Date and time: Tuesday, May 19, 2020, 3 - 4 pm

Format: Live Zoom

 

This workshop will introduce basic concepts for keeping track of data files.  Learn good habits in file organization —naming files, creating organized file structures, tagging files, version control, and documenting your process.  Following these habits will help you locate files easily, avoid confusion when working on teams or sharing files, and prevent data loss by accidentally overwriting data files. 

 

This was a live session via Zoom, no recording available.

 

ON DEMAND /VIEW ANYTIME SESSIONS

Python for Reproducible Research

Instructor: Paige Scudder

Format: Pre-recorded, Available now

 

Python is a free, open-source programming language used by programmers and researchers of all levels.  In this hands-on session, we will introduce basic programming concepts using Python, and show you how they can save you time and increase the reproducibility of your research.

Python for Reproducible Research  - Videos and Accompanying Files

Reproducible Research with Spatial Data

Instructors: Steve Gaughan

Format: Pre-recorded, Available now

 

We'll introduce the concepts of spatial data analysis and show how to create reproducible spatial workflows, from data input to maps to exporting spatial overlay and other analysis results. 

 

Reproducible Research with Spatial Data Workshop - Videos and Accompanying Files

The first two videos are slides.  The last two are screen captures of live-coding using R and R Studio.  Instructions for installing R and R Studio can be found at the "Accompanying Files" link above.  This link also contains sample datasets and a solution file for the R code.
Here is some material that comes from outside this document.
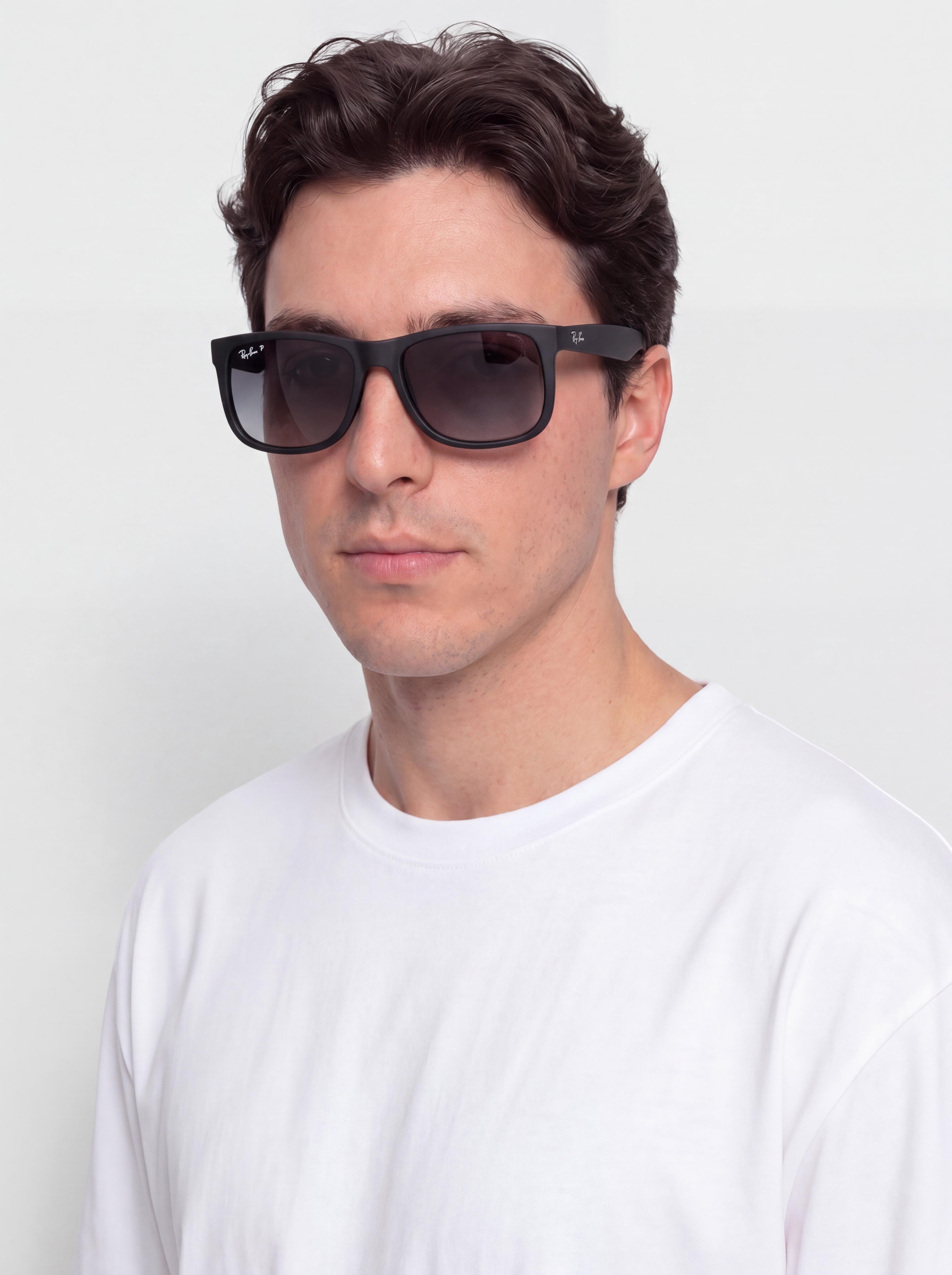 u0421u043bu044au043du0447u0435u0432u0438 u043eu0447u0438u043bu0430 Ray-Ban Justin Classic (matowy guma czarny/polaryzacyjne jasnoszary)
Stata Refresher for Reproducible Research 

Instructors: John Cocklin, Catrina Cuadra

Format: Pre-recorded, Available now

 

Stata is a popular statistical analysis software that is used extensively by economists. In session one attendees will load datasets into Stata. In session two attendees will wrangle the data in preparation for data analysis and reproducible research. In session three attendees will run basic summary statistics and a linear regression on the data they prepared in sessions one and two.This workshop is appropriate for those who have learned Stata in the past and would like a refresher, or for those who are using Stata for the first time. 

 

This will be a pre-recorded session, available for viewing anytime at https://researchguides.dartmouth.edu/econ/stata

 

Stata Refresher for Reproducible Research - A Three Part Video Tutorial

If you would like to follow the videos using Stata, please download these files and place them in a single folder on your computer where you will be able to find them. For information on downloading Stata, see the "Statistical Software" research guide under Additional Resources below.

R for Reproducible Research

Instructor: James Adams

Format: Pre-recorded, Available soon

 

R is a free, open-source programming language that is known for its approachability and for becoming an increasingly popular tool for data analysis and visualization.  In this hands-on session, we will introduce basic programming concepts using R, and show you how they can save you time and increase the reproducibility of your research. 

 

This will be a pre-recorded session, available for viewing anytime.